Jérôme Bel propose un spectacle composé de collage de témoignages de spectateurs, devenus comédiens pour l’occasion. Ils donnent une vision assez juste de ce qu’est le Festival d’Avignon dans ses côtés positifs et négatifs.
En ouverture de la deuxième représentation de « Cour d’honneur », un comédien est venu sur la scène lire un texte en hommage à Antoine Bourseiller décédé avant l’été, lui qui a ouvert le cloitre des Carmes en 1967. Bel introduction au spectacle de Jérôme Bel qui est une sorte de « Je me souviens » du Festival d’Avignon.
C’est par une petite annonce qu’il a « recruté » quatorze spectateurs, avides de théâtre. Assis en arc de cercle, chacun vient exprimer au micro leur amour du Festival et de la Cour. Sur le papier on a fait la fine bouche en lisant le projet de Jérôme Bel, considérant qu’il avait plus sa place dans un documentaire télévisé que sur une scène de théâtre. Et puis finalement on s’est laissé emporté par ces témoignages touchants et qui mettent bien en exergue la diversité des spectateurs, sans éluder la colère et les débats qui peuvent naitre. Ainsi ce jeune couple de Bruxelles ulcéré comme beaucoup de spectateurs par Casimir et Caroline de Johan Simmons en 2009. Il évoque comment un spectateur a interrompu le spectacle en proférant un « Mange ton caca » aux comédiens. L’un d’eux, Oscar Von Rompay, est revenu pour l’occasion raconter comment il a vécu cet impromptu.
C’est cela aussi le spectacle de Jérôme Bel, il mêle les témoignages et les surprises. Lorsque Vassia Chavaroche, étudiant, raconte sa fascination devant le Inferno de Roméo Castellucci et la montée du mur à mains nues par l’alpiniste Antoine Le Ménestrel, et bien celui fait son apparition et nous gratifie d’une nouvelle prouesse ! Il ya des moments tendres comme lorsque Anne, 11 ans, écolière à Monclar raconte sa vision de Enfant de Boris Charmatz et se met à courir tout autour de la scène. Et puis des moments d’émotion avec Monique, professeur à la retraite, racontant qu’elle conserve tous ses souvenirs dans un cahier et qu’elle souhaite qu’à sa mort, une partie de ses cendres soit versée sur le sol de la Cour.
Certaines vérités sont aussi exprimées grâce à Marie, infirmière prés de Nancy qui évoque le manque de métissage dans le public.
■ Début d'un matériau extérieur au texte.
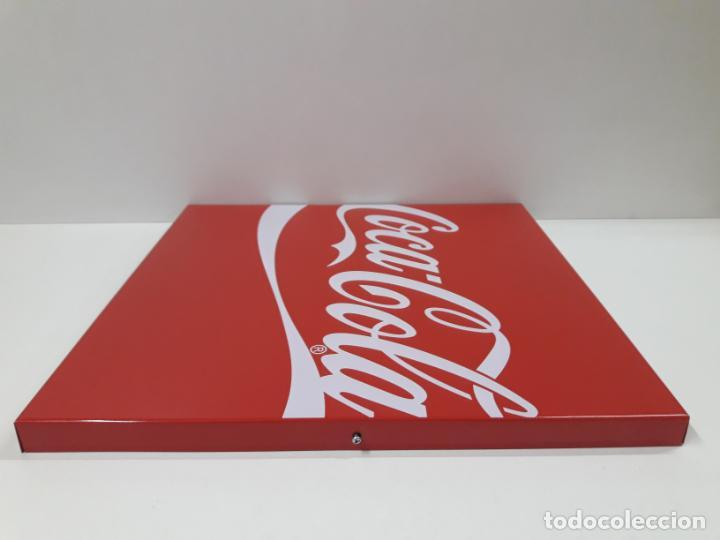 Coleccionismo de Coca-Cola y Pepsi: PLACA - CHAPA PROPAGANDA DE COCA COLA . ORIGINAL AÑOS 80 / 90 . MEDIDA 44 X 44 CM - Foto 7 - 132013598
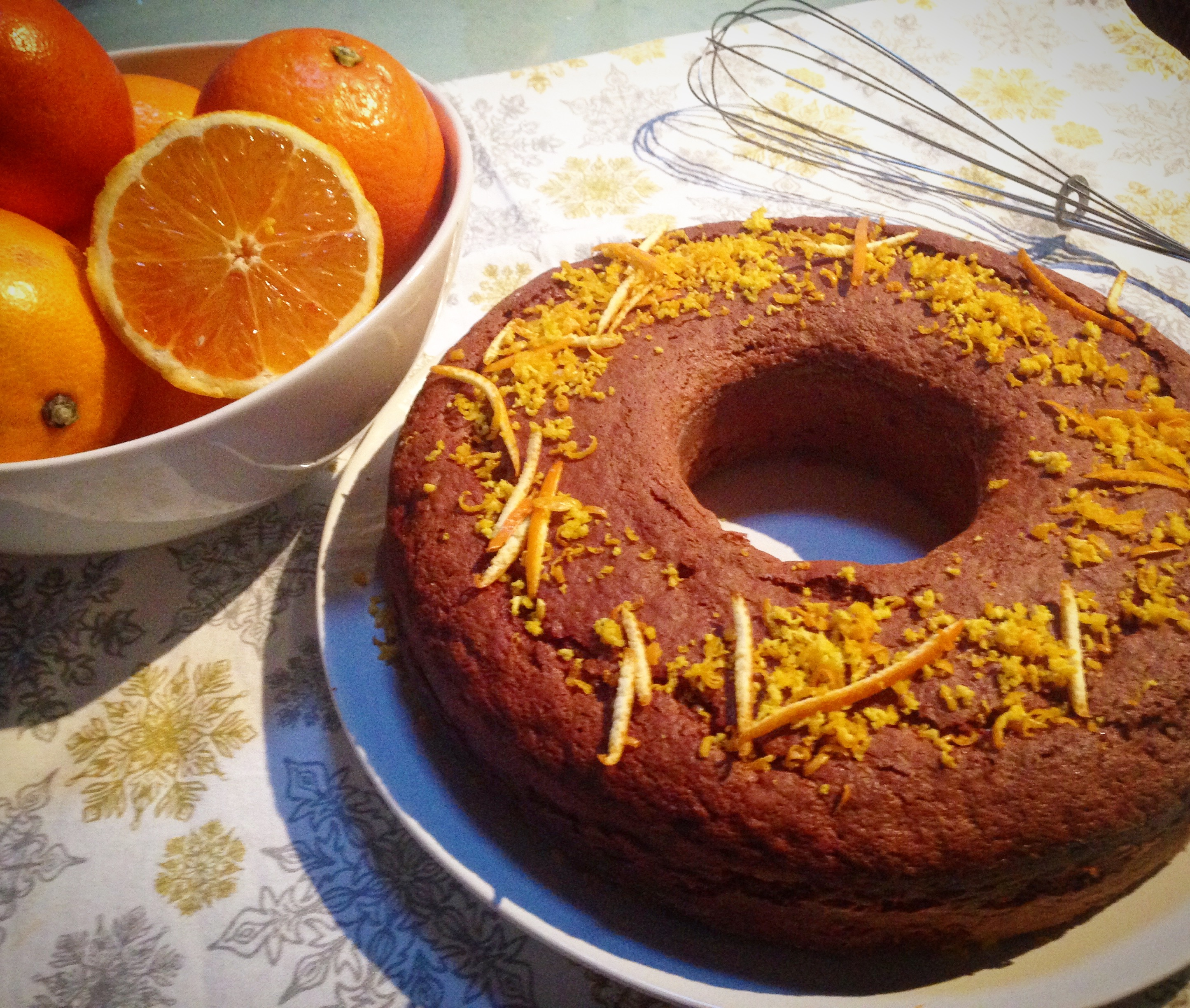 Torta al cioccolato profumata all'arancia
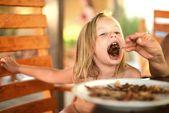 Klein meisje eten pannenkoek — Stockfoto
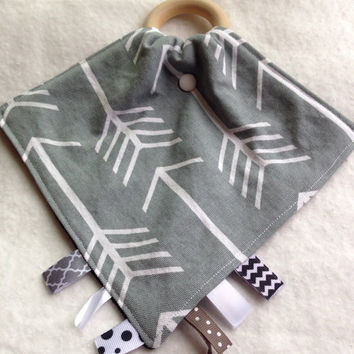 Arrows Tula teething blanket, Gray Tula teether, teething blanket, personlized baby tag toy, taggy teether, wood ring teething blanket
Elle raconte qu’elle n’a jamais osé s’aventurer dans la Cour parce qu’elle n’a pas le « sentiment d’appartenance » à ce « petit monde condescendant » qui ne parle que par références. Et de conclure : « l’Art devrait être à la portée de tous ! ». C’est l’un des gros problèmes du Festival d’Avignon. Depuis dix le public a été rajeuni, mais pas forcément renouvelé dans sa composition sociologique. On sait qu’Olivier Py est très préoccupé par ce constat. Il y a encore beaucoup de travail à faire.
Stéphane CAPRON – www.sceneweb.fr
Cour d’honneur
conception et mise en scène Jérôme Bel
assisté de Maxime Kurvers
textes de Paul Claudel, Euripide, Ödön von Horváth, Heinrich von Kleist, Jonathan Littell, Molière (en cours)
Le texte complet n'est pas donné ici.